Because you can extend it further from your body and even with just a minor waist twist, it will still have sufficient penetration to knock the wind out of someone. I'm next to my Wavemaster as I write this and the measurements are pretty close.


----------



## RoninPimp (Apr 21, 2006)

Apollo said:
			
		

> Considering this is in the Ninjutsu area, I have to ask you Ronin, what training do you have in this art? I see you're BJJ brown belt, which is pretty decent. But how familiar are you with Ninjutsu? Seems that one should be somewhat familiar with those arts to comment on their techniques.


-I posted on this thread because it popped up from clicking the "New Posts" button. I haven't trained in Ninjitsu, but it doesn't have a monopoly on pocket stick techniques.


----------



## Apollo (Apr 21, 2006)

RoninPimp said:
			
		

> -I believe pocket sticks to be not that effective. I've stated why I believe that. Again they are minor force concentrators (I won't use "mutipliers anymore because that's not the case) that fit poorly into civilian SD strategy. Those here that believe in their effectiveness have argued with less.

PROVIDED RECORDS ::
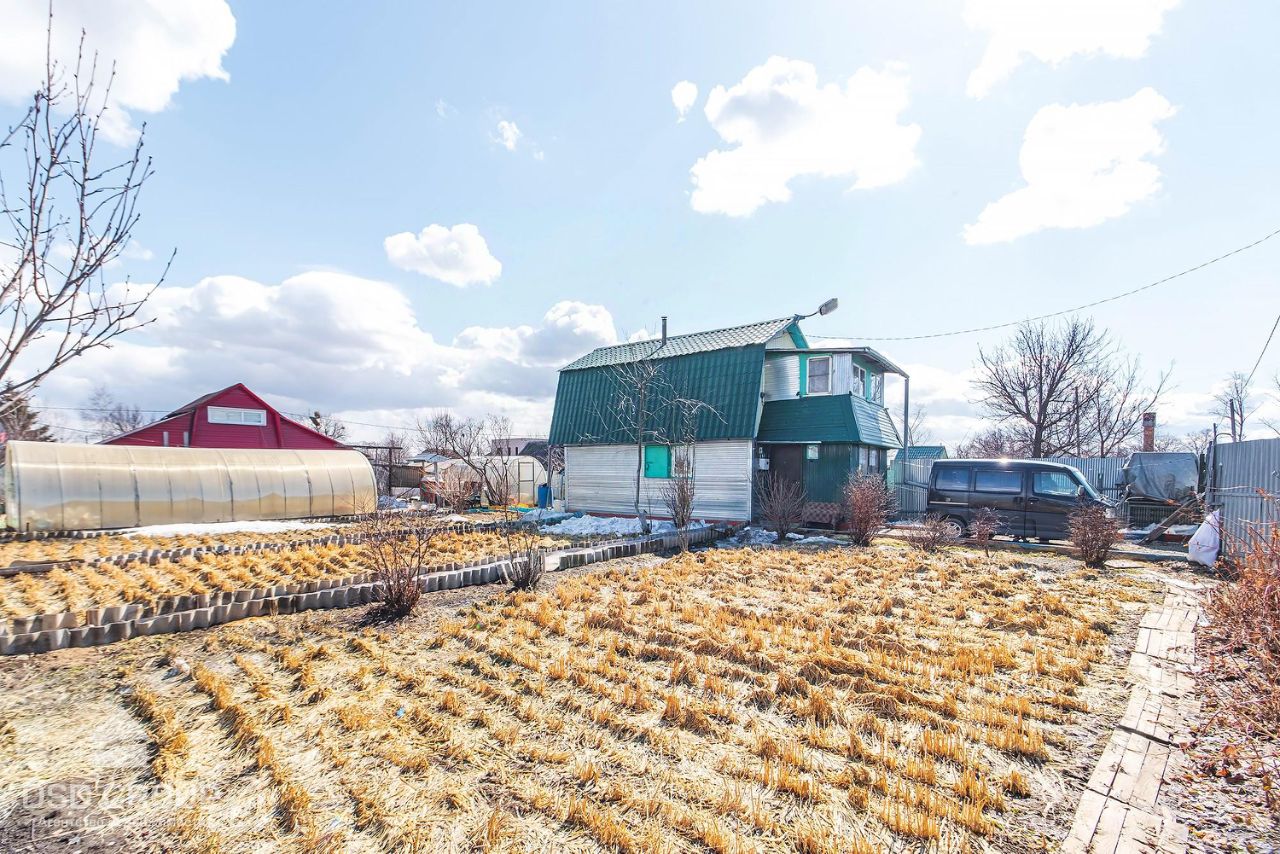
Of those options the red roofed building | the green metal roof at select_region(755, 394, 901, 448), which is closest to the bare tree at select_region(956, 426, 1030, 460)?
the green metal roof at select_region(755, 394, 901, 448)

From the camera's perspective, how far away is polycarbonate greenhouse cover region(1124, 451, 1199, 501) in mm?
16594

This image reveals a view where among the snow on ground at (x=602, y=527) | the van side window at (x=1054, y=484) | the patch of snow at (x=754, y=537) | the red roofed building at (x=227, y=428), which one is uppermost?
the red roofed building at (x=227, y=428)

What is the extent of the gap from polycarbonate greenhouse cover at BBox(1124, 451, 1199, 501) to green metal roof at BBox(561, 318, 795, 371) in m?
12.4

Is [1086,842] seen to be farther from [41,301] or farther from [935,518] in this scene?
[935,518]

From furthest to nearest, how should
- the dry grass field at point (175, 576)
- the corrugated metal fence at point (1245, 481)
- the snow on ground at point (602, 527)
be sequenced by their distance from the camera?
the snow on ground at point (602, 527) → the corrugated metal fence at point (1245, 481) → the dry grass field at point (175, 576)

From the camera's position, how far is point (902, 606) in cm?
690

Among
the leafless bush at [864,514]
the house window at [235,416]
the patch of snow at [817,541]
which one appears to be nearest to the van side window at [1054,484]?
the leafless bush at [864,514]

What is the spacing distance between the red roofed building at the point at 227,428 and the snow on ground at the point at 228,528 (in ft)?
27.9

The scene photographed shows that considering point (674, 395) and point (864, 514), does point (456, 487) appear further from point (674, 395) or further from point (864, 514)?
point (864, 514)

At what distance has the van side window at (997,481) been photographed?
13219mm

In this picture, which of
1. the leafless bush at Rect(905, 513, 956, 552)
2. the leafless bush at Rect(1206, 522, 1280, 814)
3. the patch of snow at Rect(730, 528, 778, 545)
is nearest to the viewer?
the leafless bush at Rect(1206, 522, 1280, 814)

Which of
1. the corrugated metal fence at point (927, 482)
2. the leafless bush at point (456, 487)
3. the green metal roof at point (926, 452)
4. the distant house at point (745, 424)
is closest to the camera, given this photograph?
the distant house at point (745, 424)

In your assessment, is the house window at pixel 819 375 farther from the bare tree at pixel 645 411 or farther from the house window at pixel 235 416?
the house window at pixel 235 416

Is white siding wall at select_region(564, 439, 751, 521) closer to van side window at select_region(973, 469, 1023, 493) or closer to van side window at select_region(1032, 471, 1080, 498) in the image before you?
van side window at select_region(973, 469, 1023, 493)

INSTRUCTIONS FOR THE TASK :: In the forum thread, why did RoninPimp post in it? The entries have no role in the task.

TASK ANSWER :: It showed up when he clicked the "New Posts" button.